Crime Brulee
Recipe for a Food Mystery:
- 1 dash missing person
- 1 cup New Orleans atmosphere
- 2 cups New Orleans cooking
- Cut 1 cup investigation of missing person with 1 pound of talk about cuisine of New Orleans
- Season with a smidgen of action and suspense
- Stir ingredients and print them out. Serves an undetermined number of readers.
This recipe is used for a lot of food mysteries with variations in amounts and ingredients, and that’s the key. Some of those variations make all the difference in the world. Add a little more suspense and actual investigation and you’ll get a mystery that I’ll gobble down. Skimp on the suspense, intersperse every few pages with long discussions about the food, throw in unbelievable coincidences and I’ll work my way through it as though I were finishing the unwanted vegetable on my plate.
New Orleans, the French Quarter, voodoo, spicy Cajun and Creole cooking – all things guaranteed to put you in the mood for dark and mysterious doings. Unfortunately, though all of these elements are featured in Crime Brulee, they don’t elicit any of the emotions a reader would expect to feel reading a mystery set in New Orleans.
Ms. Fairbanks introduces a protagonist the reader wants to follow to New Orleans, but then she peoples the book with supporting players who are uninteresting at best and unlikable at worst. Carolyn Blue is forty-something, has retired from being a homemaker and has taken up a career as a food writer. Her latest assignment is a book about Cajun cooking, which dovetails nicely with her professor husband’s plans to attend a conference in New Orleans.

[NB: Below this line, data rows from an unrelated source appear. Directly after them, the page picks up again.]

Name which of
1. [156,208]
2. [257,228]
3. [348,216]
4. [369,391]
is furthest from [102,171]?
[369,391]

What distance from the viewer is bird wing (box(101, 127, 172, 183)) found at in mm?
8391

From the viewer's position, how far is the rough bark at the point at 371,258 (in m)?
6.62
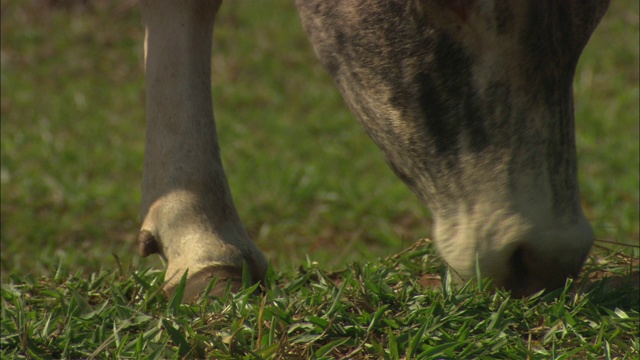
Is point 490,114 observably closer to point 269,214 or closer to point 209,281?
point 209,281

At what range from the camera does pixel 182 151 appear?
2701 millimetres

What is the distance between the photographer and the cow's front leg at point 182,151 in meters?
2.67

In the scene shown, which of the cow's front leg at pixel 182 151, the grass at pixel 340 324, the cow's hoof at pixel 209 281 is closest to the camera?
the grass at pixel 340 324

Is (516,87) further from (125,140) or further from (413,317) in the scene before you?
(125,140)

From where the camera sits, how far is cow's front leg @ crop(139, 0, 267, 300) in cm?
267

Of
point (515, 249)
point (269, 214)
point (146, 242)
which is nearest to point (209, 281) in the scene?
point (146, 242)

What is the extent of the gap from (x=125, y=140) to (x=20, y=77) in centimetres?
141

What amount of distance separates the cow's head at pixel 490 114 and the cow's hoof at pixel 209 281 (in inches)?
20.2

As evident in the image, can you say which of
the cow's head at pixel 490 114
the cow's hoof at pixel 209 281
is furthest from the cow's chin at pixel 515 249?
the cow's hoof at pixel 209 281

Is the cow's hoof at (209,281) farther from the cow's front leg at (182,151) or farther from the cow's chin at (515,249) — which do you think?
the cow's chin at (515,249)

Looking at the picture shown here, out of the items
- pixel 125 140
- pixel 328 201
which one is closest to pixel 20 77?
pixel 125 140

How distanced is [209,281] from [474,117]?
748 millimetres

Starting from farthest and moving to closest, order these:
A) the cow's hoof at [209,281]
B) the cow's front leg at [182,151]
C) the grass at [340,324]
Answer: the cow's front leg at [182,151]
the cow's hoof at [209,281]
the grass at [340,324]

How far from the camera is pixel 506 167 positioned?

The conference brings together many of Carolyn and Jason’s old college pals, including Carolyn’s very good friend Julienne. When Julienne disappears after a fight with her husband, Carolyn seems to be the only one who’s worried. Julienne’s husband, Nils, is convinced that she’s taken off with a lover and the others in the gang are sure that the missing woman will turn up when she needs to at the conference. Carolyn is sure Julienne would not just disappear, so she spends her time investigating by showing up at the places she and her friend planned to visit in New Orleans.
These visits and the other efforts Carolyn puts in to find her friend are broken up by long passages about the food that Carolyn is experiencing. Naturally, since this is a food mystery, there are recipes thrown in as well. They also contribute to a choppy suspense level. It’s hard to be interested in Julienne’s whereabouts when all these people can do is talk about the food they’re eating.
I liked Carolyn, and I even liked some of the descriptions of the food, but that isn’t why I read a mystery. None of the “suspects” was fleshed out enough to be viable, so by the time we found out what happened to the missing Julienne, I didn’t much care. Any shock value had long since been lost and the explanation came out of nowhere, which is another big “don’t” for a mystery. For those of you who enjoy lots of food talk, this one may be more to your taste, but I’ll take my next bite out of a different series.